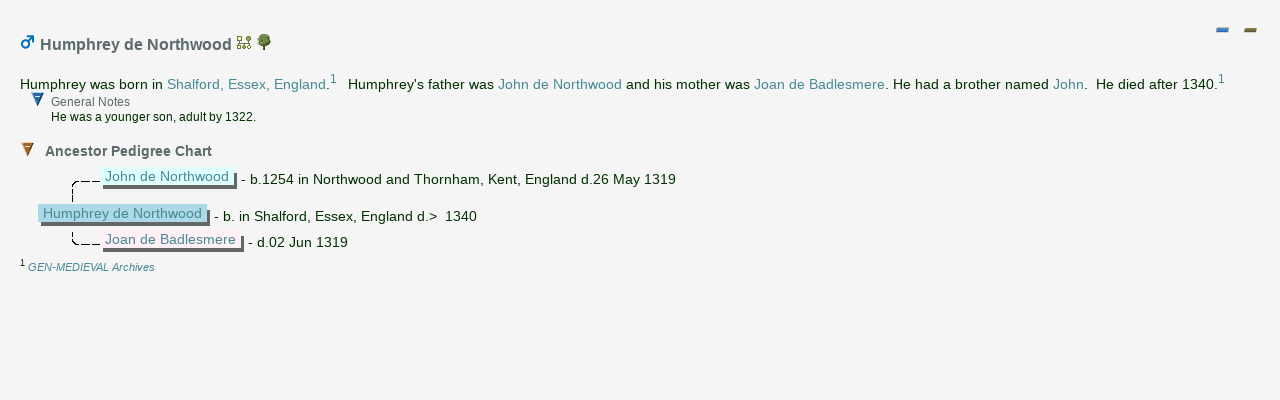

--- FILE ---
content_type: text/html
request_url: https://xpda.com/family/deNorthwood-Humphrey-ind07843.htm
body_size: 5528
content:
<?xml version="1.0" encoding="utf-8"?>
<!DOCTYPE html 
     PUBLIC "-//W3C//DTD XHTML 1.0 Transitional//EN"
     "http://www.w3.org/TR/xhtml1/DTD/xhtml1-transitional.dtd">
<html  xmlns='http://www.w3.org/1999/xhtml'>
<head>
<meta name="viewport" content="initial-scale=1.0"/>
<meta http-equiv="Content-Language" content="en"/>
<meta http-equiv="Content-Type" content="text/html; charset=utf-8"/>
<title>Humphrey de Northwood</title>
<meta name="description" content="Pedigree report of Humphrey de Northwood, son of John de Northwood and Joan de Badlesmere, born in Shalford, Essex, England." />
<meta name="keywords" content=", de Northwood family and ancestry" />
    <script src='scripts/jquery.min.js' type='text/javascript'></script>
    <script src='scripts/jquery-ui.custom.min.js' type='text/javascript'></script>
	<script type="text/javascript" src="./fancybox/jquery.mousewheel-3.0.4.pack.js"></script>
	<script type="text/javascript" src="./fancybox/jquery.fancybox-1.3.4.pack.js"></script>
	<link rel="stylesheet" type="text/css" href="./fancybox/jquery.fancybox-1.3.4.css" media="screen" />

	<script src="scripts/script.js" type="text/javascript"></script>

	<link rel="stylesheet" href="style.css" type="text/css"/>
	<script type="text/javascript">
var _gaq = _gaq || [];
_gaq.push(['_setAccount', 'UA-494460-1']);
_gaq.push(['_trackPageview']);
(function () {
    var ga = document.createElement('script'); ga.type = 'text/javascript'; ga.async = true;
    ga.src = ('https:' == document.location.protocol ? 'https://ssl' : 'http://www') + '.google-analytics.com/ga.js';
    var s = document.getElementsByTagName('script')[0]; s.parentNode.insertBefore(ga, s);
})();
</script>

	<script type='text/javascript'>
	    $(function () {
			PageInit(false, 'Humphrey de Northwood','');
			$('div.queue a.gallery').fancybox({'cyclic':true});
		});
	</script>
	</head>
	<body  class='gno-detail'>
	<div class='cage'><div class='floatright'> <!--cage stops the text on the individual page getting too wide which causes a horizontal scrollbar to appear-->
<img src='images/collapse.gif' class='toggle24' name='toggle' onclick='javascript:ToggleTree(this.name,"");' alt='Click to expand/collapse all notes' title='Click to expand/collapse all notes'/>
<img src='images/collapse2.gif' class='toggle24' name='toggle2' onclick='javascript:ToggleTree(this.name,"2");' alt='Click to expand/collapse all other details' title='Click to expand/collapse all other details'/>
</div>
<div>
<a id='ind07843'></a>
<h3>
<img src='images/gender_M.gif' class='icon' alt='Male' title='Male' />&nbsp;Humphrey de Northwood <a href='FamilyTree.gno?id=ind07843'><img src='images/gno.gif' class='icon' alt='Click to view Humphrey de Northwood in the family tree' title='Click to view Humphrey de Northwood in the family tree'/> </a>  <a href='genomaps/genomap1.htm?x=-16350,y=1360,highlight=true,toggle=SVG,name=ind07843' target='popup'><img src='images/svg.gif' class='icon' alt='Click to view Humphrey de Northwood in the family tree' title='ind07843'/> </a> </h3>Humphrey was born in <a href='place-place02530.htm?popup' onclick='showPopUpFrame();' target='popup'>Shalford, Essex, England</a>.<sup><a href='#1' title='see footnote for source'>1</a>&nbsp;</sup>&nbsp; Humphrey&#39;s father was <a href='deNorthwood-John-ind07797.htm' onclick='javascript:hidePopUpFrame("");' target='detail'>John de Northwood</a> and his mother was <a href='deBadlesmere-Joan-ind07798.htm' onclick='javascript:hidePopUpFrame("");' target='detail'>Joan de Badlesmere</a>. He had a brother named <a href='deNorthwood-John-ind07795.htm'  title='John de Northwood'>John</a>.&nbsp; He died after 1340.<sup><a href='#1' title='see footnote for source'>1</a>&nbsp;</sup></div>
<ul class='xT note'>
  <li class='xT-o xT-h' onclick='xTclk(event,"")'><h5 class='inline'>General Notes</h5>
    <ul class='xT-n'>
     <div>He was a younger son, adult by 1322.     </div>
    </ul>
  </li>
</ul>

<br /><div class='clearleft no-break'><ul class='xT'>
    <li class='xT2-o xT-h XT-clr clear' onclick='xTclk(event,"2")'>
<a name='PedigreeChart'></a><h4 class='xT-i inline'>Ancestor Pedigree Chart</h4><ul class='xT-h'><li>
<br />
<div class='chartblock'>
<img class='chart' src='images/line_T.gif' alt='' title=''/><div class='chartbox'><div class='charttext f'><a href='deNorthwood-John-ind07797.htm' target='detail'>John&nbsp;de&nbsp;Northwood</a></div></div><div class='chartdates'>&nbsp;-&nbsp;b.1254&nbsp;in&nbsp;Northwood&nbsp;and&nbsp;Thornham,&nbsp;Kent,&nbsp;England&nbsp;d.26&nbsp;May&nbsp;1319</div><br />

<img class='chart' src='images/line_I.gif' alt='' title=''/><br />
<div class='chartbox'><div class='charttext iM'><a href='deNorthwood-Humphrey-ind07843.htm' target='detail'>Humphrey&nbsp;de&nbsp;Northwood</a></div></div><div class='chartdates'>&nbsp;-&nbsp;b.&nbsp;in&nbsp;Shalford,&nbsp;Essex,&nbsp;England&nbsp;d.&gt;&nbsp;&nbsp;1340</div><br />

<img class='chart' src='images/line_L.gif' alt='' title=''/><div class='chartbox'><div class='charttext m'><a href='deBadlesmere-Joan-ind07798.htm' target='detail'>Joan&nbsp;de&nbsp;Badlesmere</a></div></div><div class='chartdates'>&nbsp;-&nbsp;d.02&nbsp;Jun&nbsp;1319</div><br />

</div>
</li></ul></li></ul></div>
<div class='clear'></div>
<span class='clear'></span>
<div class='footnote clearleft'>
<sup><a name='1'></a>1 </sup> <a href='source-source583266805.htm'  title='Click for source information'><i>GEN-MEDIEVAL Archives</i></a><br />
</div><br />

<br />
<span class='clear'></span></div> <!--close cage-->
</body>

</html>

+===+

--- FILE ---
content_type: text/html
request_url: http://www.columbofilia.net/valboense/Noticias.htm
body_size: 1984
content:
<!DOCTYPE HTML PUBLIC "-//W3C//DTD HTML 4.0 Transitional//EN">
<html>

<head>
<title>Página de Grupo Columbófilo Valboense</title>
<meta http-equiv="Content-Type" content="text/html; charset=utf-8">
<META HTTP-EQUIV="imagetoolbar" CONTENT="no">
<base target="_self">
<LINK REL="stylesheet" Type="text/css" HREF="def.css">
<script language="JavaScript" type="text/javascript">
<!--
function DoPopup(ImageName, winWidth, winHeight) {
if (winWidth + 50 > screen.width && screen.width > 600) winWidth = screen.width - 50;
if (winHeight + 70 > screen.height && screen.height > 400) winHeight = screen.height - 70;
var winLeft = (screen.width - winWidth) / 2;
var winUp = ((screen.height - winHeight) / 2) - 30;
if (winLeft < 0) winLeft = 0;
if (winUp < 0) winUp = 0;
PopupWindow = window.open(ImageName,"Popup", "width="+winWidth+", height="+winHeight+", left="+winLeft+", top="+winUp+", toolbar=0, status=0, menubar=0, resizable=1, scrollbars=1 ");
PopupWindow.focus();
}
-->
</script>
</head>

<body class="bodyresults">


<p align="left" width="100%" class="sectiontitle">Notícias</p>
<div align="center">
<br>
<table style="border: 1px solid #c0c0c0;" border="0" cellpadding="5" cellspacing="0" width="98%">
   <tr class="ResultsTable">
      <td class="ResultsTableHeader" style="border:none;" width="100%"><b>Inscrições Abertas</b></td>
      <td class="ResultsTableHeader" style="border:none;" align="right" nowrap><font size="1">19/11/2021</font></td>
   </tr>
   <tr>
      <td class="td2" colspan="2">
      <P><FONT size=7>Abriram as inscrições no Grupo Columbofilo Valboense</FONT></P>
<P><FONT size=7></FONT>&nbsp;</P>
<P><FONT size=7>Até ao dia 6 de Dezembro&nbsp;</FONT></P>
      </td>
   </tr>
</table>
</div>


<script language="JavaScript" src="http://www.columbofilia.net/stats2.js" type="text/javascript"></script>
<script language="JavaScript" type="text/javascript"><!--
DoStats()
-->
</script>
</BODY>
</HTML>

+===+

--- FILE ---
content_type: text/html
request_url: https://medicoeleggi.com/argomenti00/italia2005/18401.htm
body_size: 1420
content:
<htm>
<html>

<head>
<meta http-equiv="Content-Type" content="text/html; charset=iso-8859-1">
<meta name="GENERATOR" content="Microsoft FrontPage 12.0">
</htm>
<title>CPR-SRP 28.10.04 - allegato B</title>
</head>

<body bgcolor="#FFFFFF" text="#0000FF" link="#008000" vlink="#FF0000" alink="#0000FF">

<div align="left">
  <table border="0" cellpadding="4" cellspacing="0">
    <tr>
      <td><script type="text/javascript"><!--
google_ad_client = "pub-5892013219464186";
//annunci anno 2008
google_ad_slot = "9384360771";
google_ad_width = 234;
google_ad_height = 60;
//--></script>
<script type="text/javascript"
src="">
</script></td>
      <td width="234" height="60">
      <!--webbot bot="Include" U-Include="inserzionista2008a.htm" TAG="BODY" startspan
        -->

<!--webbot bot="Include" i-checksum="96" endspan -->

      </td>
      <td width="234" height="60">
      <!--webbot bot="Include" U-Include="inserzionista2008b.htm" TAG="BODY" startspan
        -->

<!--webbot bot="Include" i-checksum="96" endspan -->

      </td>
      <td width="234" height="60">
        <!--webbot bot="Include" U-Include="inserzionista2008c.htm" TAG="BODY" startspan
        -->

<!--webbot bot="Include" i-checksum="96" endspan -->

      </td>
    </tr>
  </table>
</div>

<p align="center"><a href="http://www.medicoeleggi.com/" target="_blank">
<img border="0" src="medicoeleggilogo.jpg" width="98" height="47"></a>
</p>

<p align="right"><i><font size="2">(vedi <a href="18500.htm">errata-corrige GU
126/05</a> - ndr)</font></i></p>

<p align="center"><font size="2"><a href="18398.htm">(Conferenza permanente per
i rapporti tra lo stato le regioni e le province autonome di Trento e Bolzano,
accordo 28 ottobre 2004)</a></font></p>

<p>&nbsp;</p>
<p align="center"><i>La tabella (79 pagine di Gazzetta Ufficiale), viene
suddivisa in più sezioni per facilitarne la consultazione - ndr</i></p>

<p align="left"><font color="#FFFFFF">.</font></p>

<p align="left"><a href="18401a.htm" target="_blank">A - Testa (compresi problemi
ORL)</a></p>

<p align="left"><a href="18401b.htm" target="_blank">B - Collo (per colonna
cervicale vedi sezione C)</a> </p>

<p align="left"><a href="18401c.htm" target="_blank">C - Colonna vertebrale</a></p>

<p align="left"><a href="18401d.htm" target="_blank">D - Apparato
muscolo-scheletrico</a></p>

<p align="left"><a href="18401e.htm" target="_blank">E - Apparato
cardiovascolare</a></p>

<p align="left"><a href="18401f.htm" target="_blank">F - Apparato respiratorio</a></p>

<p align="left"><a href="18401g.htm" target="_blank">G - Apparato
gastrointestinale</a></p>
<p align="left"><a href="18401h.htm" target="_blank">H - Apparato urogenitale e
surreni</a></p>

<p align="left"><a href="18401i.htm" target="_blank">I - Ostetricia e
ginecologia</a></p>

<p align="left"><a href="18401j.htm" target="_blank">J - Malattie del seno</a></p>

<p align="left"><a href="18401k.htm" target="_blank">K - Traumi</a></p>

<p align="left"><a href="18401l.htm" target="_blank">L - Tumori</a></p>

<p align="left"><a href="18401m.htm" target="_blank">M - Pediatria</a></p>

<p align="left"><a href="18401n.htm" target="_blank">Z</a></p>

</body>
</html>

+===+

Task brief: Above are the records; from them, give again exactly the lines from the one containing "cervicale vedi sezione C)</a> </p>" to the one containing "gastrointestinale</a></p>", both lines included, and nothing more.

Solution to this problem:
cervicale vedi sezione C)</a> </p>

<p align="left"><a href="18401c.htm" target="_blank">C - Colonna vertebrale</a></p>

<p align="left"><a href="18401d.htm" target="_blank">D - Apparato
muscolo-scheletrico</a></p>

<p align="left"><a href="18401e.htm" target="_blank">E - Apparato
cardiovascolare</a></p>

<p align="left"><a href="18401f.htm" target="_blank">F - Apparato respiratorio</a></p>

<p align="left"><a href="18401g.htm" target="_blank">G - Apparato
gastrointestinale</a></p>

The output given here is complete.